- [Prompt] Write out everything from the line containing "How far can" down to the last of the items as a numbered list, leaving out blank lines.

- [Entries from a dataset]
----------

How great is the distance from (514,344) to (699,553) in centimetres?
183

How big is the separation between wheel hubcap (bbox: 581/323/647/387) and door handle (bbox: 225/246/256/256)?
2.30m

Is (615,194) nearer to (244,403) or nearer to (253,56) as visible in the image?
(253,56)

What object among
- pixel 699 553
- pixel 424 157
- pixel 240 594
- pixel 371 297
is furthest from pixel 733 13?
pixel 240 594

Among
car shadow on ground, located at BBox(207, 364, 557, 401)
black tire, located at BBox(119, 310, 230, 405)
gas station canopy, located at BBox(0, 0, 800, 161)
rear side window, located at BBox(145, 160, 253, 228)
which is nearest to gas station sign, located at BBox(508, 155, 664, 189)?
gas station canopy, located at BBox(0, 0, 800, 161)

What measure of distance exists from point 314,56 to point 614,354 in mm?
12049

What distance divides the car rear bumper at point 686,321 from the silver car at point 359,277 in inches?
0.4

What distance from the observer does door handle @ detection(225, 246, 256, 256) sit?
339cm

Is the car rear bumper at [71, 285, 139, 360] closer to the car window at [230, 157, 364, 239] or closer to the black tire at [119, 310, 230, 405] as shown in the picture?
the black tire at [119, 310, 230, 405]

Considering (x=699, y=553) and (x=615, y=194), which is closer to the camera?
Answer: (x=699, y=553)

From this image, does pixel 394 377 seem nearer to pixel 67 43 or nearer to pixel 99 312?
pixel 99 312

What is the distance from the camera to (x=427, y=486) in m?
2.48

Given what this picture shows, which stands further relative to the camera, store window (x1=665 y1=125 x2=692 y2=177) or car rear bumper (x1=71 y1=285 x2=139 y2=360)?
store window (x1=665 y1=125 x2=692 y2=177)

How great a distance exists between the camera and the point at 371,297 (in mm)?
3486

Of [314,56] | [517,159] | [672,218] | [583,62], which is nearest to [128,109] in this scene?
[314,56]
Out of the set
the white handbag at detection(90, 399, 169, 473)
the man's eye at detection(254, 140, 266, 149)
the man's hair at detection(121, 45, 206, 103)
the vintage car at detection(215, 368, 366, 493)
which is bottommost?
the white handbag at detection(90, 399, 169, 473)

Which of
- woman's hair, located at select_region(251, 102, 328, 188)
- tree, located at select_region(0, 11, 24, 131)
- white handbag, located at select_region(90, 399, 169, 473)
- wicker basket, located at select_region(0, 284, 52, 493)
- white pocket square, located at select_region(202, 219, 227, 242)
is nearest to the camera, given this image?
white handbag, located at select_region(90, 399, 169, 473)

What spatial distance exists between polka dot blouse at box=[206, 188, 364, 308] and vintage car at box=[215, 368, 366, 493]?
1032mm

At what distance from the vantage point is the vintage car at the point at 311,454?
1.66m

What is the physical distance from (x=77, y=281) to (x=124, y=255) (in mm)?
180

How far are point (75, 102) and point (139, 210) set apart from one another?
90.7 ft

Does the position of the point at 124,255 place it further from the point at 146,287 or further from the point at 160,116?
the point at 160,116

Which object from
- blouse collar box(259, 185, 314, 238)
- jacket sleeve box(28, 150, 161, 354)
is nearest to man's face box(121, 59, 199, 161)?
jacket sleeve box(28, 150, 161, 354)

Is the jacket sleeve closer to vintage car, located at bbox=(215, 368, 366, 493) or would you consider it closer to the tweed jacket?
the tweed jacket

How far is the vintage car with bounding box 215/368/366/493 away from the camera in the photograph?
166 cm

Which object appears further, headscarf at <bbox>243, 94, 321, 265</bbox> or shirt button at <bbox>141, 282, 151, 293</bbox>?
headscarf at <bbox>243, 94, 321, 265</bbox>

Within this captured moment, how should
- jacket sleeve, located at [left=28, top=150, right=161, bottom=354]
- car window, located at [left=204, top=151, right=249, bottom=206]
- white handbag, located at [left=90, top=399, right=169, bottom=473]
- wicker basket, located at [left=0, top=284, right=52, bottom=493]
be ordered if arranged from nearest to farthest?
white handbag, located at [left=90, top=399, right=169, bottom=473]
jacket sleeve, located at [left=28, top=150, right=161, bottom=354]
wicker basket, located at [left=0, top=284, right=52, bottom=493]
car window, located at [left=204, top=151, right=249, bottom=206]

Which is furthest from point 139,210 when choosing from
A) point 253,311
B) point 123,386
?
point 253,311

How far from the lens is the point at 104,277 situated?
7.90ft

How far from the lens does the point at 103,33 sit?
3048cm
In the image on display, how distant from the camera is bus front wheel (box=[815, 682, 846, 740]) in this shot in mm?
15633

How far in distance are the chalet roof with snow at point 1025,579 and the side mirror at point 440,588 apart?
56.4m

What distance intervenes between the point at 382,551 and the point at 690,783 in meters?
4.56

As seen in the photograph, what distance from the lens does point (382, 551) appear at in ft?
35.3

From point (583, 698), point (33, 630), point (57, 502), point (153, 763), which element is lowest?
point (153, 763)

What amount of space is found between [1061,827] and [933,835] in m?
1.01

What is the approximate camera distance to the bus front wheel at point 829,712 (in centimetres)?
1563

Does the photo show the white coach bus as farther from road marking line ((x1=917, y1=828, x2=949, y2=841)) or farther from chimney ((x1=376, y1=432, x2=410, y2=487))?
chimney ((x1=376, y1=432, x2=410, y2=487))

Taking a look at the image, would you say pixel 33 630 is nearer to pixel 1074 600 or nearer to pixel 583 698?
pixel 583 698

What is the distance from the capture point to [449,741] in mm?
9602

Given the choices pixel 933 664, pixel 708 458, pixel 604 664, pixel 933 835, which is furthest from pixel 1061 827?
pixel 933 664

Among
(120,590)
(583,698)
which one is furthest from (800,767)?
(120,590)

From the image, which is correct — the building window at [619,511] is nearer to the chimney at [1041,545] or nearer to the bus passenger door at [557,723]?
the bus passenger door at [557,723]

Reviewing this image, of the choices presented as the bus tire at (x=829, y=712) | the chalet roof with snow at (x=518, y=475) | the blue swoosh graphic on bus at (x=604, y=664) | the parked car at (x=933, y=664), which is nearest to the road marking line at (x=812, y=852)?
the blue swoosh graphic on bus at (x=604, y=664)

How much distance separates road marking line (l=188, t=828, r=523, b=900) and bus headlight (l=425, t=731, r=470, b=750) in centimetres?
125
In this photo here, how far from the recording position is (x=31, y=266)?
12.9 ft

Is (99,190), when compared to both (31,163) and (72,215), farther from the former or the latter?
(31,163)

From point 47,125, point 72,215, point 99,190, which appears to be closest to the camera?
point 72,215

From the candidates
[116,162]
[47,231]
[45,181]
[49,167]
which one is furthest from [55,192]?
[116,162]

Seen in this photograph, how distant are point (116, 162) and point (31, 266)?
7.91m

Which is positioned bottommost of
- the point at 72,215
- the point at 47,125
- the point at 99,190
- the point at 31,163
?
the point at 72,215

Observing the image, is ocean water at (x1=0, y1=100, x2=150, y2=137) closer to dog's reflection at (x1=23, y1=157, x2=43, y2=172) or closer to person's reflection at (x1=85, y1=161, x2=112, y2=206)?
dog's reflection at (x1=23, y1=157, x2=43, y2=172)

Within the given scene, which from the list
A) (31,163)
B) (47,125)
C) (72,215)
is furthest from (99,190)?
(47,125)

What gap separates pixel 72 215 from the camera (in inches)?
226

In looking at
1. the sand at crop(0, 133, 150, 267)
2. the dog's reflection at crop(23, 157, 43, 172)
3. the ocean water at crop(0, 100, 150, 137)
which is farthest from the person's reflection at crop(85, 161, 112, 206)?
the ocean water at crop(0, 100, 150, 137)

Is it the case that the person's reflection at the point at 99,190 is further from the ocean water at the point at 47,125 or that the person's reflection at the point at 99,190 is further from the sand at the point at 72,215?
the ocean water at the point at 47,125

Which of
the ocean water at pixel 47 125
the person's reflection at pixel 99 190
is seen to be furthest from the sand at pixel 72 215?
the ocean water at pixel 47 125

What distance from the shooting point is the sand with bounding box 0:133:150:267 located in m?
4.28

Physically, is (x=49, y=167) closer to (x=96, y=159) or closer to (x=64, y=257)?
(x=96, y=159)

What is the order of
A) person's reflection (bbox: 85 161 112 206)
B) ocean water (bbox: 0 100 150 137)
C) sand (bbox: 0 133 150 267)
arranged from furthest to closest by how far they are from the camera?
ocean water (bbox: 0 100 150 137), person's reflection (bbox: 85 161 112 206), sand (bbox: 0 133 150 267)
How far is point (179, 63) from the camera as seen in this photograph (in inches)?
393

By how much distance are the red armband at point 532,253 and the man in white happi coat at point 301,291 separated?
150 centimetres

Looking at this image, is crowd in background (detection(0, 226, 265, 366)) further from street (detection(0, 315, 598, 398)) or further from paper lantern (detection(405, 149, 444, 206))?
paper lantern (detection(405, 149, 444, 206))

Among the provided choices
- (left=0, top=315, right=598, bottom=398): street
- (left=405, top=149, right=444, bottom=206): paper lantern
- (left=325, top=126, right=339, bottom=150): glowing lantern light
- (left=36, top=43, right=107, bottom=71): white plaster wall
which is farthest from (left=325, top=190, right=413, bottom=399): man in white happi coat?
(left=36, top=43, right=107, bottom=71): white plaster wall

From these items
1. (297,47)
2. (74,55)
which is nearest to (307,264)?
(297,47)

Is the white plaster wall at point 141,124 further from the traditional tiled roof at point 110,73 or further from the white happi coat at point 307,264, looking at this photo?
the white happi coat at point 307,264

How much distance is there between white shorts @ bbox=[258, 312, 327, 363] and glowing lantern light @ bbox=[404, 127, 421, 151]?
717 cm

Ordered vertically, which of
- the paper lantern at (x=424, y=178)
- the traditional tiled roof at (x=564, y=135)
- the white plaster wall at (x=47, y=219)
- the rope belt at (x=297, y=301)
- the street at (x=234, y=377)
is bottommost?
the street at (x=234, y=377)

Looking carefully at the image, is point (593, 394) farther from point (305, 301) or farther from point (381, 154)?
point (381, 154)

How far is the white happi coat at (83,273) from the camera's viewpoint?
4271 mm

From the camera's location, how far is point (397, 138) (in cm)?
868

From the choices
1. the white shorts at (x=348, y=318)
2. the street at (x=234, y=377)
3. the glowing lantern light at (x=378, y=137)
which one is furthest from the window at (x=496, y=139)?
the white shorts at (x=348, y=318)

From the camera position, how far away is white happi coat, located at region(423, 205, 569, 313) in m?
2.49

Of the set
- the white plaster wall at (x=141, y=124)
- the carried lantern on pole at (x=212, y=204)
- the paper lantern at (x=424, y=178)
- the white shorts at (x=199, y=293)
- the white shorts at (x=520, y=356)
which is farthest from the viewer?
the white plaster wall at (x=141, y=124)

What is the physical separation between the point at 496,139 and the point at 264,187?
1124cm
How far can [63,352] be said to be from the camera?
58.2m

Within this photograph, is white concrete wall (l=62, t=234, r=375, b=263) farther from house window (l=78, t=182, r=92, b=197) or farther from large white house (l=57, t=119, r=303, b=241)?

----------

- [Output]
1. How far can [63,352] be said to be from the camera?
2. 58.2m
3. Within this photograph, is white concrete wall (l=62, t=234, r=375, b=263) farther from house window (l=78, t=182, r=92, b=197) or farther from large white house (l=57, t=119, r=303, b=241)?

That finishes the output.